How does pKa affect a titration curve?

Sep 19, 2015

Depends on what's being titrated. If it's a base, a small pKa makes the endpoint less defined, making the process harder, whereas if it's an acid, a big pKa does the same thing.

Explanation:

Since titrations are usually done with a strong base or acid (usually as a titrant since it's easier to find indicators for those) and the acid or base we want to analyze, I'll assume you're talking about the latter.

The $p {K}_{a}$ indicates the acidity of the compound, which means that the smaller it is, the stronger an acid it is.

The thing is, when the $p {K}_{a}$ is small, it starts to makes less of an impact on the pH, to the point that sometimes the effects of the self-ionization of water starts to make an impact on the system.

This is bad because during an acid-base titration, we monitor the pH of the system based on how many titrant we added. So the less of an impact the analyte makes, the easier it will be for the titrant to change the pH and then the endpoint will be harder to see. (The same concept applies to having dilute concentrations of stronger analytes, for example, a $0.0001 \frac{m o l}{L}$ sample of $H C l$ is just as bad as a very weak analyte.)

Or, if you have a weak acid and a weak base, besides that, there's also, this, more theoretical approach:

The acid and the base have their ionization equations
$H A + {H}_{2} O \leftrightarrow {A}^{-} + {H}_{3} {O}^{+} {K}_{a} = \frac{\left[{A}^{-}\right] \left[{H}_{3} {O}^{+}\right]}{\left[H A\right]}$
$B + {H}_{2} O \leftrightarrow B {H}^{+} + O {H}^{-} {K}_{b} = \frac{\left[B {H}^{+}\right] \left[O {H}^{-}\right]}{\left[B\right]}$

If we sum the two self-ionization equations we'll get:
$H A + B + 2 {H}_{2} O \leftrightarrow B {H}^{+} + {A}^{-} + {H}_{3} {O}^{+} + O {H}^{-} {K}_{e q}$

And we can take out $2 {H}_{2} O \leftrightarrow {H}_{3} {O}^{+} + O {H}^{-} {K}_{w} = \left[{H}_{3} {O}^{+}\right] \left[O {H}^{-}\right]$

Which is pretty much what happens in these situations, see, for an example:

$C {H}_{3} C O O H + N {H}_{3} \leftrightarrow C {H}_{3} C O O N {H}_{4}$

$C {H}_{3} C O O N {H}_{4}$ dissolves in water, so we can write it as acetate and ammonia, separately.

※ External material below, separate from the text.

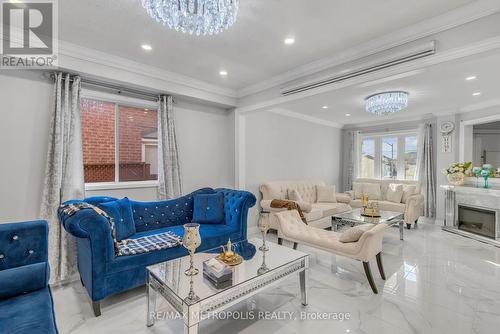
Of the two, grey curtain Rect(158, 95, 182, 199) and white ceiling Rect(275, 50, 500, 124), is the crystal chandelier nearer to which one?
white ceiling Rect(275, 50, 500, 124)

So, in the ideal situation, we can say the equilibrium constant is:
${K}_{e q} = \frac{\left[{A}^{-}\right]}{\left[H A\right]} \cdot \frac{\left[B {H}^{+}\right]}{\left[B\right]} = \frac{{K}_{a} \cdot {K}_{b}}{K} _ w$

Which means that the smaller these values are, the smaller the equilibrium constant of the reaction is, and by consequence, the less inclined to the products it is, making the reaction as a whole harder to happen.